§ TEXTAUSZUG:

-=-=-

Freiheit

Freiheitsstatue in New York

Wo fühlen Sie sich frei? In einem Raum, der schützt und birgt? Unter weitem Himmel? In vertrauter Umgebung? In der Fremde, an einem fernen, durchsonnten Gestade? Im Abenteuer, das eine Zigarettenmarke bewirbt? Oder über den Wolken, wo die Freiheit grenzenlos sein soll?

Ich bin frei. Ich kann zwischen mehreren Möglichkeiten wählen und mein Leben ein gutes Stück weit nach eigenem Willen bestimmen. Ich kann tun, was ich will. Und ich kann lassen, was ich nicht will. Ich kann mir und anderen Freiräume schaffen. Ich kann meine Meinung sagen. Ich kann meinen Beruf wählen. Und meinen Partner oder meine Partnerin. Vor finanziellen Risiken bei Krankheit oder Unfall schützt mich weithin die Versicherung. Ich kann reisen und meinen Wohnort selbst bestimmen. Ich kann zwischen politischen Parteien wählen, mich für diese oder jene Religion entscheiden. Oder auch für keine. Ich kann mir die Zeitung meiner Wahl kaufen und zwischen Dutzenden von Fernsehprogrammen zappen. Gegen Risiken kann ich eigenverantwortlich Vorsorge treffen und gegen Nebenwirkungen den Arzt oder Apotheker befragen. Ich kann mich mit anderen versammeln. Und ich kann demonstrieren. Der Satz "Ich bin so frei" verrät auch Lebensart. Ich habe das Glück, frei zu sein.

-=-=-

§ GEGEBENE DATEN:
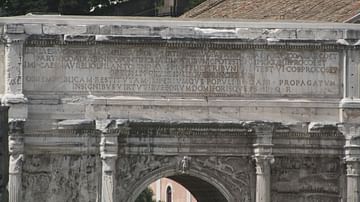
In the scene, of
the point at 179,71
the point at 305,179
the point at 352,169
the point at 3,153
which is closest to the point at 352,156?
the point at 352,169

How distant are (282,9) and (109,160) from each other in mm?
14406

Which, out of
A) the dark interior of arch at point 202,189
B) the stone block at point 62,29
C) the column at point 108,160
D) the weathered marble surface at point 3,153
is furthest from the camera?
the dark interior of arch at point 202,189

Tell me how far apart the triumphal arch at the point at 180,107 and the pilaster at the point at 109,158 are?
0.06 feet

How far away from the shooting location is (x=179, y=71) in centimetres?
2117

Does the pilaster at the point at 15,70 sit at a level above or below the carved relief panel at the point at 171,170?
Result: above

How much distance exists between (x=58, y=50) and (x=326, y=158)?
19.1 feet

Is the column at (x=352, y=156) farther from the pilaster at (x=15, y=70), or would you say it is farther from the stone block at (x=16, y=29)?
the stone block at (x=16, y=29)

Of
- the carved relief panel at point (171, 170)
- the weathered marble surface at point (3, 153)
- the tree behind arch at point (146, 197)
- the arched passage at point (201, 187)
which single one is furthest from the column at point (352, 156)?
the tree behind arch at point (146, 197)

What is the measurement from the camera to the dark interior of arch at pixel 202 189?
74.2ft

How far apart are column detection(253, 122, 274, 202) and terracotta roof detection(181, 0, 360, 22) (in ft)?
22.2

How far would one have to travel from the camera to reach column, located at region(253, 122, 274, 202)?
21219 mm

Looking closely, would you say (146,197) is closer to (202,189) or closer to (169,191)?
(169,191)

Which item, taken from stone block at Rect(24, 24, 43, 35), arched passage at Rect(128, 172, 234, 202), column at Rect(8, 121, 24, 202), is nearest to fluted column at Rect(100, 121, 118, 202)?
arched passage at Rect(128, 172, 234, 202)

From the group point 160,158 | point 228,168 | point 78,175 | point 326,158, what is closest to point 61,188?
point 78,175
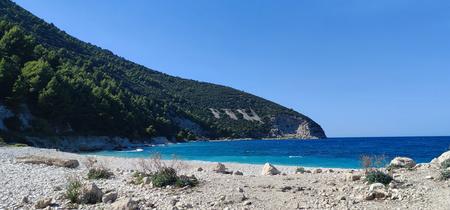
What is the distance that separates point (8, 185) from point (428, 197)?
15047 millimetres

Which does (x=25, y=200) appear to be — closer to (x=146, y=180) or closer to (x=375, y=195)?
(x=146, y=180)

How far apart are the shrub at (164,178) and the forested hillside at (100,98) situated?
47.9 m

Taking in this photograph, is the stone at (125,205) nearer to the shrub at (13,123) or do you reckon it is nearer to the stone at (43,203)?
the stone at (43,203)

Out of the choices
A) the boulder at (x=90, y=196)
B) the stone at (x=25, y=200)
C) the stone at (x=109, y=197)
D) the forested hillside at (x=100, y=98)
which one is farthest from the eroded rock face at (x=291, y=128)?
the stone at (x=25, y=200)

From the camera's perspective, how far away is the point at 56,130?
6669cm

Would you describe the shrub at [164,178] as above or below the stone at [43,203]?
above

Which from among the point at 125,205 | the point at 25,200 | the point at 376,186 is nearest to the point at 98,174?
the point at 25,200

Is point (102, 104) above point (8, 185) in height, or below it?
above

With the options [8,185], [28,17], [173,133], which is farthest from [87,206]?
[28,17]

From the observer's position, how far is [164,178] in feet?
52.8

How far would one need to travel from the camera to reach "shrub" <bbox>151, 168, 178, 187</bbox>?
632 inches

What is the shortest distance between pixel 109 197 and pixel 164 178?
2.58 meters

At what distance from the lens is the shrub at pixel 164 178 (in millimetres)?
16062

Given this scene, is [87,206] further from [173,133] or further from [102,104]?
[173,133]
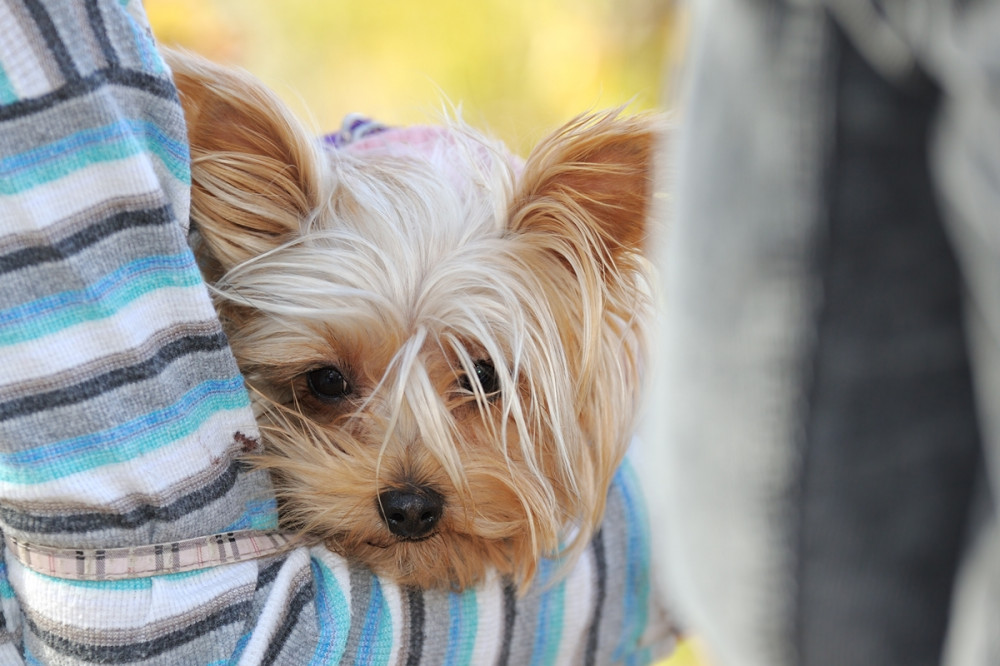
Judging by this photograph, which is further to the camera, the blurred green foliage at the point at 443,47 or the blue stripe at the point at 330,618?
the blurred green foliage at the point at 443,47

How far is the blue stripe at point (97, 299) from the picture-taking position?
817 millimetres

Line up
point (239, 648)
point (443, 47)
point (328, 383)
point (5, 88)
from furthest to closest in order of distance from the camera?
point (443, 47) → point (328, 383) → point (239, 648) → point (5, 88)

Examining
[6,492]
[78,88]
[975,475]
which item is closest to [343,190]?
[78,88]

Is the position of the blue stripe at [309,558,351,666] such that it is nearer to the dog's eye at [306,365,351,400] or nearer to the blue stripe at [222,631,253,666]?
the blue stripe at [222,631,253,666]

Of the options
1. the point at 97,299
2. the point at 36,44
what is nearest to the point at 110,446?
the point at 97,299

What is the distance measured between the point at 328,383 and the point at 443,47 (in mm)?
3483

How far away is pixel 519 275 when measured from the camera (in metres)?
1.38

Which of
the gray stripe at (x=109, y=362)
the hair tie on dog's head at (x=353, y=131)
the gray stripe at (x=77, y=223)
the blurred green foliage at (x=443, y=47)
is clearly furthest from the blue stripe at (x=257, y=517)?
the blurred green foliage at (x=443, y=47)

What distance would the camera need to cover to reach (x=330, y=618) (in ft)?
3.27

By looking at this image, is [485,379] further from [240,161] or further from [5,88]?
[5,88]

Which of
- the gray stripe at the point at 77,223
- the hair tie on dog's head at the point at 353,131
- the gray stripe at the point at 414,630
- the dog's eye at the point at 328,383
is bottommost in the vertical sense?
the gray stripe at the point at 414,630

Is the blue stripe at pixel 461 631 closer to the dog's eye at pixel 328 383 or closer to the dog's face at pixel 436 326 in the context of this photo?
the dog's face at pixel 436 326

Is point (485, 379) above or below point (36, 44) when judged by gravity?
below

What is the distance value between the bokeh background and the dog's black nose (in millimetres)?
2887
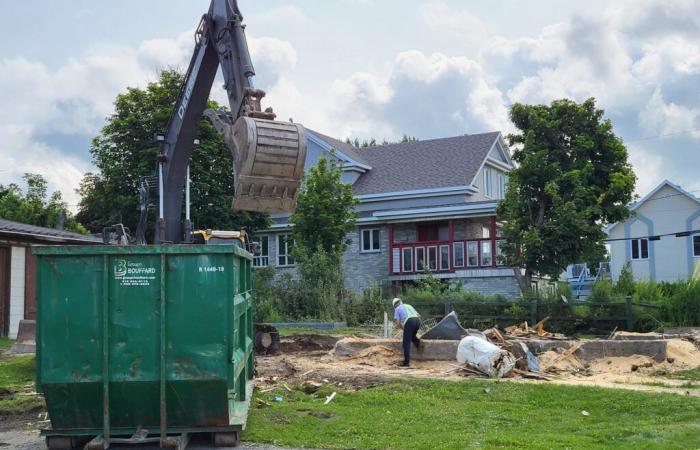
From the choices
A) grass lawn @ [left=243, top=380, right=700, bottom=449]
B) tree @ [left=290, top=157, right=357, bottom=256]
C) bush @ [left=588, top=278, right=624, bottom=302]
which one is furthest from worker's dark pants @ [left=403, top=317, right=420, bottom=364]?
tree @ [left=290, top=157, right=357, bottom=256]

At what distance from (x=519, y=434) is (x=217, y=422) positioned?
3707mm

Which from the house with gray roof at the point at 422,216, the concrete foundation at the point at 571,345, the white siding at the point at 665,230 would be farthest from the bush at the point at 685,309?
the white siding at the point at 665,230

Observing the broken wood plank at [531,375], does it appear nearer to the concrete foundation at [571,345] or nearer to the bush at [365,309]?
the concrete foundation at [571,345]

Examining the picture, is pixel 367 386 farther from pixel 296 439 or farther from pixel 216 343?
pixel 216 343

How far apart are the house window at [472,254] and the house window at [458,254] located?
0.31 metres

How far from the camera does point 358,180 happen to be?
41781 mm

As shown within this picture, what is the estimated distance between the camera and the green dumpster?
8.78 meters

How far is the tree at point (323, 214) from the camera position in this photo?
1267 inches

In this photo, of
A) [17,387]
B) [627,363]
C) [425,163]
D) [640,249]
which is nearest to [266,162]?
[17,387]

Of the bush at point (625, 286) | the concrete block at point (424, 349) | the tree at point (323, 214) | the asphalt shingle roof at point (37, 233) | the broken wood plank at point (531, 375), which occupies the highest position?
the tree at point (323, 214)

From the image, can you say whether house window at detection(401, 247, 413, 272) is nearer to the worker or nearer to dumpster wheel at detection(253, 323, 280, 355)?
dumpster wheel at detection(253, 323, 280, 355)

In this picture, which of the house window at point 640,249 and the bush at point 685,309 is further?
the house window at point 640,249

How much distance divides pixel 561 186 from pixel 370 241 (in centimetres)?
1255

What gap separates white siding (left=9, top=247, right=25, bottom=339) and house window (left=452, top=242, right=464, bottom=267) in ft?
57.5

-=-=-

§ ARBEITSAUFTRAG:
Schreiben Sie den Text über die Freiheit im Anschluss an seinen letzten Satz weiter.

§ ANTWORTBEREICH:
Bin ich frei? Öfter muß ich tun, was ich nicht will. Die Rede von der uneingeschränkten Berufswahl ist zum Märchen verkommen. Inzwischen muß ich froh sein, überhaupt einen Job zu haben. Die Wahl des Wohnsitzes hat sich allemal danach auszurichten. Ein Feind der Freiheit ist auch die Manipulation. Ständig versucht die Werbung mir Dinge aufzunötigen, die ich gar nicht brauche, für Geld, das ich gar nicht habe, um damit jemandem zu imponieren, den ich gar nicht mag. Die Medien sind immerzu angefochten, mir eine gesäuberte Wirklichkeit zu präsentieren. Der Konkurrenzkampf und Erfolgsdruck macht einen zum Workaholic. Der Computer zerstört die Beziehungsfähigkeit. Freiräume sind zur Leerformel geworden. Stress ist ja fast schon ein geflügeltes Wort.

Groß ist zu allen Zeiten die Sehnsucht nach Freiheit. Sie fordert all unsere Fantasie heraus. Wir entfalten Träume und Visionen, um sie zu erlangen, wie der schwarze amerikanische Bürgerrechtler Martin Luther King. Wir stürzen uns in Todesstreifen, springen aus Fenstern und über Mauern der Freiheit entgegen. Wir ersticken jubelnd Hans-Dietrich Genschers Prager Botschaft von der kommenden Freiheit zum vielleicht bekanntesten Halbsatz der Geschichte.

Der Satz des Schriftstellers Bohumil Hrabal "Ich lebe immer in Gasthäusern, also brauche ich keine Freiheit" ist eher das Bonmot eines einzelnen. Denn der Freiheitsdrang ist jede Strapaze wert. Der jahrzehntelange Marsch des Volkes Israel durch die Wüste ist ein einziger Aufbruch in die Unabhängigkeit. Und die inwendigsten religiösen Gesänge, die Spirituals, verdanken wir den Sklaven. Die beleben den Satz des Schriftstellers Peter Bamm, dass die Liebe zur Freiheit die stärkste Waffe des Menschen in dem alten Kampf um seine Würde ist.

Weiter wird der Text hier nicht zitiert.